Blanchard s’est débarrassé de l’arme du crime en brûlant les parties en bois et en sciant en morceaux les bouts métalliques.
Les trois complices croyaient ainsi avoir fait disparaître toutes les preuves, et qu’on ne pourrait jamais remonter jusqu’à eux.
Ils n’avaient pas prévu qu’un cortège de trois véhicules, dont deux voitures de couleur pâle et un pick-up de couleur foncée, serait capté par une caméra de surveillance de la carrière de Bonsecours.
Ils ne se doutaient pas non plus que les policiers trouveraient une vidéo montrant Daniel Giroux dans une station-service de Waterloo, le soir du meurtre, avec un bidon d’essence.
Ni que les enquêteurs pourraient reconstituer le texto « Besoin $$$$ », envoyé par Jacques Choquette à Giroux, cinq jours avant sa mort, même si ce dernier avait pris soin d’effacer ses messages.
UN GROS CHÈQUE
Ni que les limiers récupéreraient aussi des photos supprimées dans le cellulaire de Giroux, sur lesquelles on voit un chèque de 30 000 $ fait par la victime cinq mois avant le crime ainsi qu’un reçu de son encaissement dans le compte de Giroux le jour même.
C’est l’amalgame de ces éléments qui a mené à l’arrestation de Daniel Giroux, Mathieu Valade Williams et Stéphane Blanchard, deux ans après le meurtre.

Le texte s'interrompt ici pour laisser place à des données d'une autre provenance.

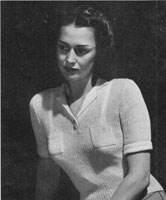 vintage ladies summer polo top knitting pattern from 1946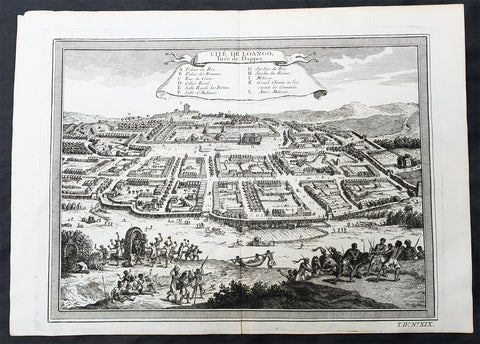 1755 Prevost & Schley Antique Print City View of Mbanza Loango West Congo Africa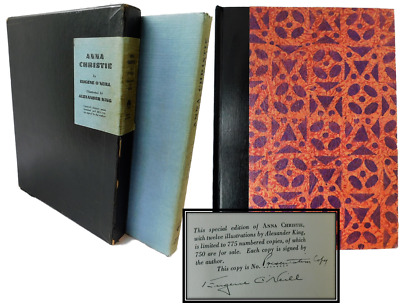 Eugene O'neill,1930 Signed Limited, Anna Christie, Alexander King Illustrated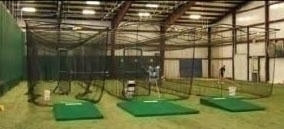Batting Cage 10feeth X 12feetw X 70feetl Without Netdirect Mounting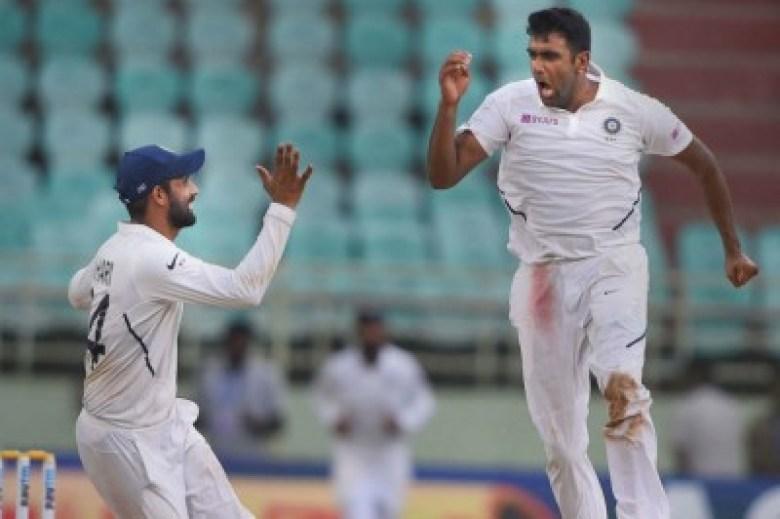 कोहली ने बनाई विराट रणनीति इंग्लैंड सीरीज से पहले अपने इस खिलाड़ी को अंग्रेजो की टीम में किया शामिल
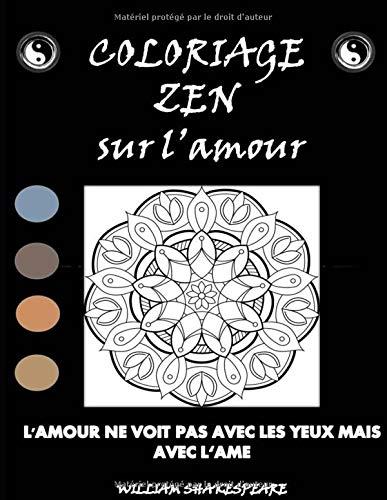 Coloriage Zen: Sur l'amour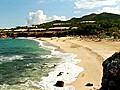 Tropical Travel Getaways | BahVideo.com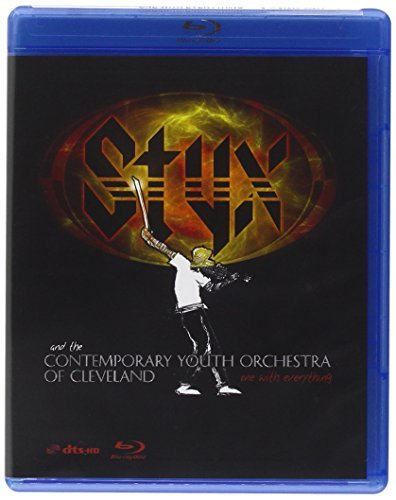 Styx One With Everything Blu Ray Nr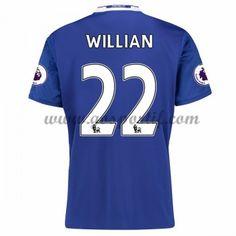 maillot de foot Premier League Chelsea 2016-17 Willian 22 maillot domicile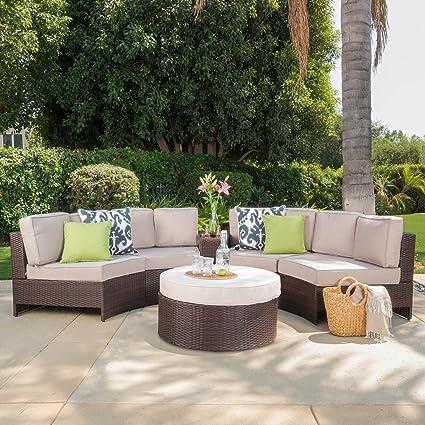 Amazon Com Riviera Portofino Outdoor Patio Furniture Wicker 6 Piece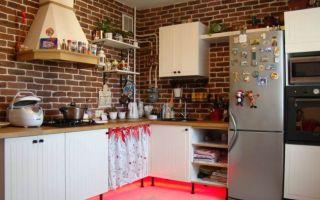 Дизайн кухни в стиле кантри от Икеа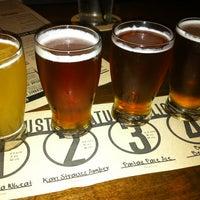 Photo taken at Karl Strauss Brewery & Restaurant by Jeffrey Y. on 8/3/2012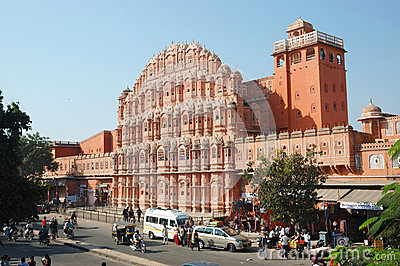 Tourists visiting famous landmark Hawa Mahal Palace,Jaipur,India Editorial Stock Photo
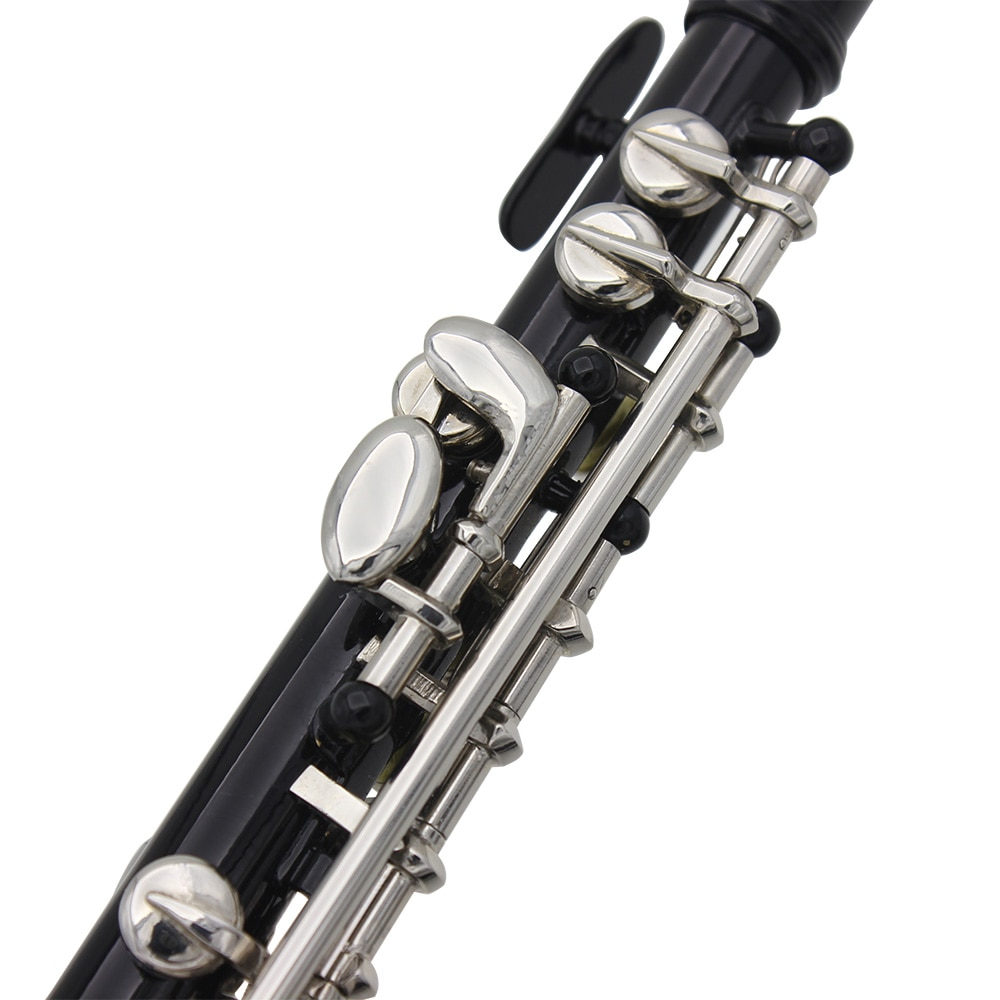 Flute C Key Piccolo Half-size Flute Silver Plated Cupronickel with Cleaning Cloth Screwdriver Padded Box flute accessories enlarge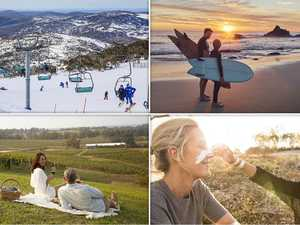 Holiday at home: Plea to pump $16b into NSW tourism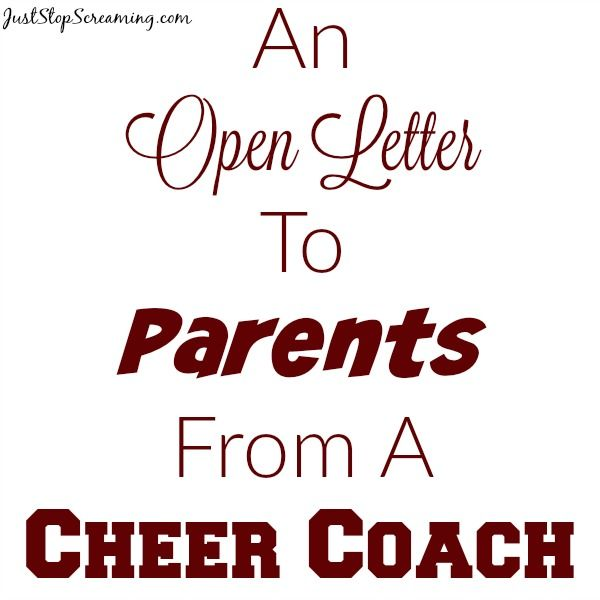 An Open Letter From A Volunteer Cheer Coach  Cheer Coaches Open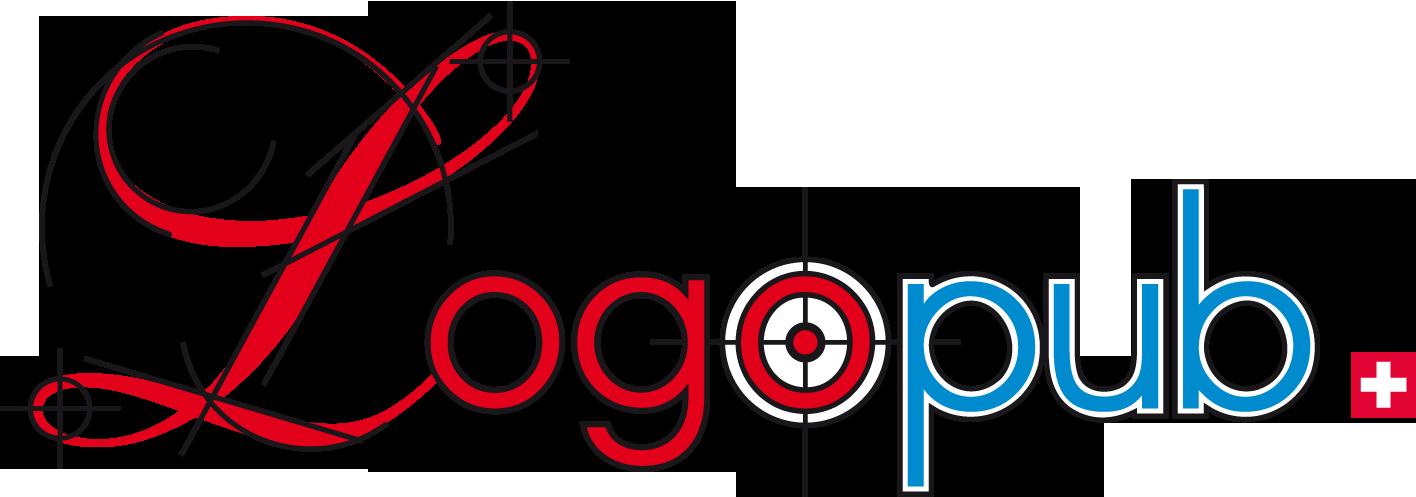 logopub.ch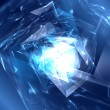 Stock Photo: Abstract futuristic blue polygonal background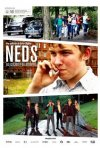 La locandina di Neds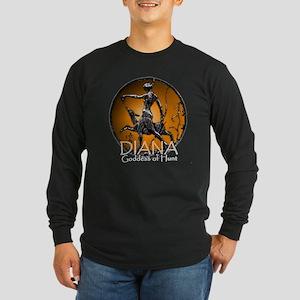 Diana Goddess of Hunt Long Sleeve Dark T-Shirt
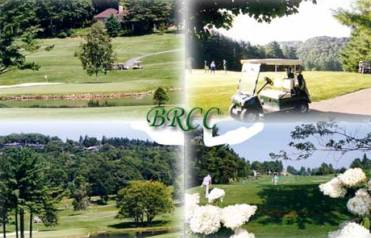 Golf Course Photo, Blowing Rock Country Club, Blowing Rock, 28605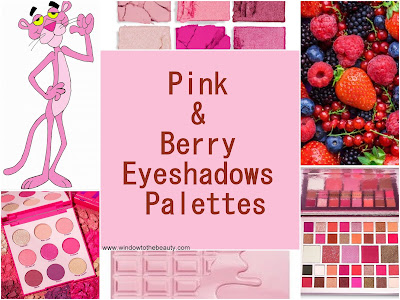 Pink Eyeshadow Palettes Available On The Market
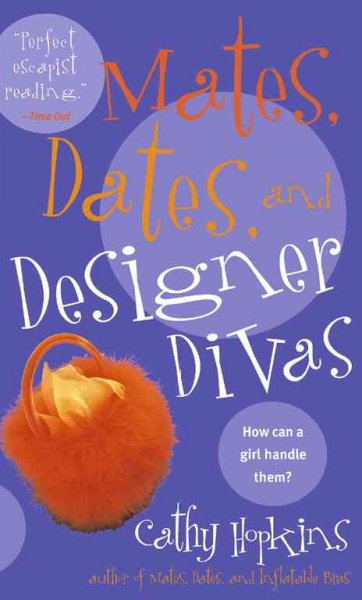 Mates, Dates, and Designer Divas cover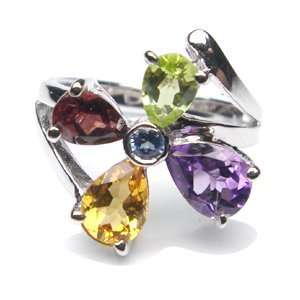 Crystal Flowers Ring   Large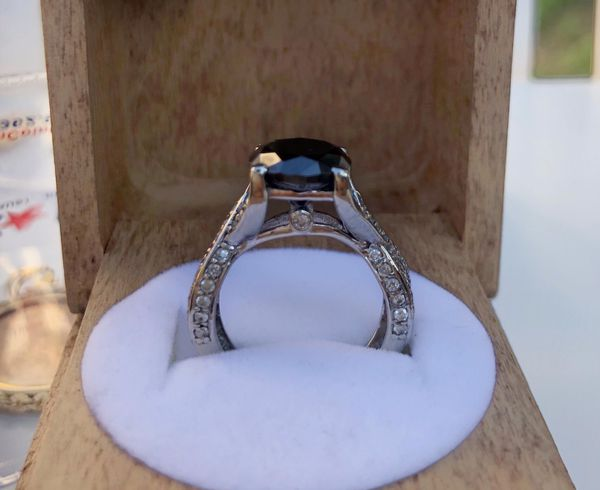 White gold ring black stone real diamonds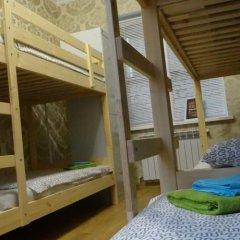 Hostel Dostoyevsky детские мероприятия фото 2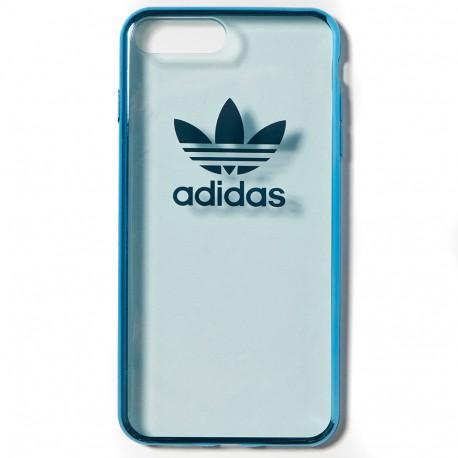 Coque iPhone 7 Téléphone Bleu Adidas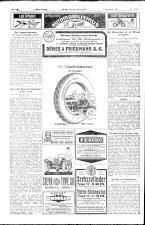 Neue Freie Presse 19260905 Seite: 22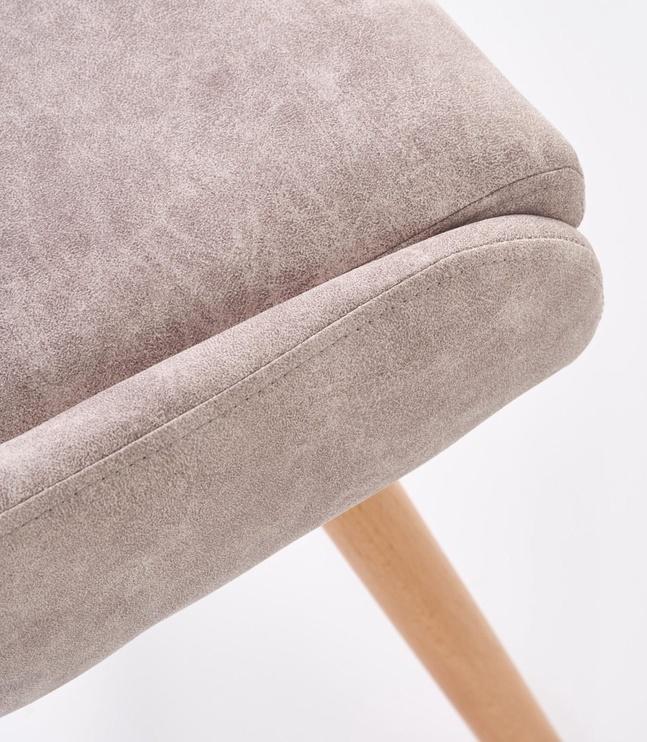 Halmar Chair K284 Light Brown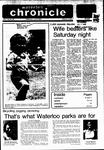 Waterloo Chronicle (Waterloo, On1868), 5 Jul 1978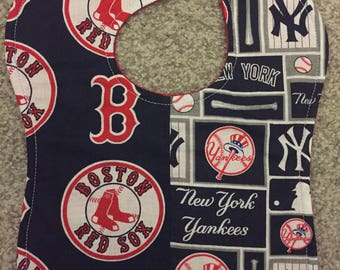 New York Yankees / Boston Red Sox MLB Baseball House Divided Rival Handmade Baby Bib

Blanchard a vite trahi ses acolytes en avouant son crime aux policiers lors de son interrogatoire, en plus de se confier à sa conjointe de l’époque et à une amie.
Valade Williams a quant à lui mené les enquêteurs aux ossements de la victime, qui ont finalement pu être récupérés au printemps 2019.
En raison de l’écoulement du temps et des ravages faits par les animaux sauvages, seuls cinq ossements du corps de Jacques Choquette et quelques bouts de vêtements carbonisés ont été retrouvés.
ANTHROPOLOGUE JUDICIAIRE
Ils étaient néanmoins suffisants pour permettre à la réputée anthropologue judiciaire Renée Kosalka – qui a notamment participé à l’identification des victimes du World Trade Center et des tragédies de Lac-mégantic et de L’isle-verte – de déterminer la cause probable de la mort.
Selon la spécialiste ontarienne, Jacques Choquette a poussé son dernier souffle lorsqu’un projectile d’arme à feu a traversé son cerveau, de droite à gauche.
Après avoir longtemps passé sous le radar des autorités, Stéphane Blanchard a pu être identifié comme le tireur à cause des nombreux échanges avec ses deux complices, avec qui il s’occupait d’une plantation de cannabis installée dans son sous-sol.
Lorsque les policiers ont découvert que cet homme sans emploi s’était envolé pour la République dominicaine avec sa conjointe, deux mois après le crime, les pièces du casse-tête se sont mises en place.
En effet, en guise de paiement pour sa participation, Blanchard a reçu la somme de 5000 $... en marijuana. Il lui a fallu la vendre pour obtenir son dû.
« J’étais déçu. Je m’attendais à avoir de l’argent. C’était supposé être payant. C’est comme plus ça qui m’a influencé à faire ça ; sinon je n’aurais jamais fait ça », a même dit le tueur à l’enquêteur Harvey.
« PAS LE CRAYON LE PLUS AIGUISÉ »
Arguant que son client n’était « peutêtre pas le crayon le plus aiguisé de la boîte » et que ses complices lui avaient « joué dans la tête », Me Jean-françois Lambert a tenté en vain d’obtenir un verdict d’homicide involontaire.
Me Émilie Baril-côté, de la Couronne, a plutôt plaidé que l’accusé a participé à ce « complot sanglant » par appât du gain, pour offrir à sa conjointe le voyage dans le Sud dont elle rêvait.
Comme le jury semble avoir donné raison à la procureure, le juge de la Cour supérieure André Vincent a condamné le tueur à la prison à vie sans possibilité de libération avant 25 ans, au grand soulagement des proches de la victime.
Daniel Giroux et Mathieu Valade Williams subiront respectivement leurs procès en janvier et en février 2021, au palais de justice de Granby.